Sexual decision-making is still in the hands of husbands. As one untrained urban woman from Bago described a typical situation, ?I discuss household decision-making with my husband, but not sexual matters. Being a Myanmar Buddhist woman, it is shameful as well as disgraceful to talk about sex.? It is difficult to have sex education or to convey information to women. To translate knowledge into behavior, women need an enhanced ability to negotiate and discuss sexual issues with their husbands.

There is also a financial problem. There is no budget to allow for follow-up support after treatment or for research and experimentation. We cannot afford to give HIV testing when people ask for it, except for premarital testing.

We are working to expand blood testing and the condom use program and trying to eradicate opium plantations -- in the Golden Triangle the virus moves along with the drugs.


Nhu To Nguyen, Vietnam: By December 2002, the number of HIV infections was 59,200 and the number of recorded cases of AIDS was 9,437.
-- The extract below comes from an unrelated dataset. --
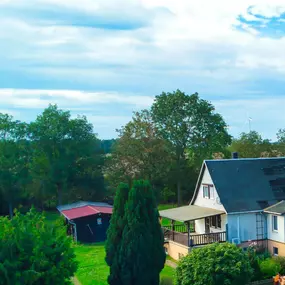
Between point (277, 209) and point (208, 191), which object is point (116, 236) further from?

Vietnam now has a population of 80 million inhabitants. It is one of the most densely populated countries, at 240 people per square kilometers. Urbanization and industrialization has created a group of migrant workers who go back and forth between the rural and urban areas, which has a high risk of transmitting HIV.

The first HIV infection was detected in the south of Vietnam in 1990. The first case of AIDS was detected in 1993. Between 1990 and 1993, HIV spread from one province to 29 of the then-57 provinces. There were 1,100 HIV cases in 1993. This doubled by 1997-98. By that time there were cases in all provinces, which had been increased to 61.

We conducted HIV sentinel surveillance in 8 provinces after the first AIDS outbreak in 1993. This was increased in 1995 to 12 provinces, and to 20 provinces in 1996. By 2001 we had HIV sentinel surveillance in 30 provinces, half of the country.

By December 2002, the number of HIV infections was 59,200 and the number of recorded cases of AIDS was 9,437. The epidemic can be divided into three periods. The first period, between 1990 and 1993, was mainly located in the south and among elderly injection drug users.

The second period, between 1993 and 1997, was mainly in the south, but had spread out to a second risk group, female sex workers. The third period, since 1998 up to now, the epidemic has spread out to the whole country, north and south, and to the border with Cambodia, among injection drug users and the general population.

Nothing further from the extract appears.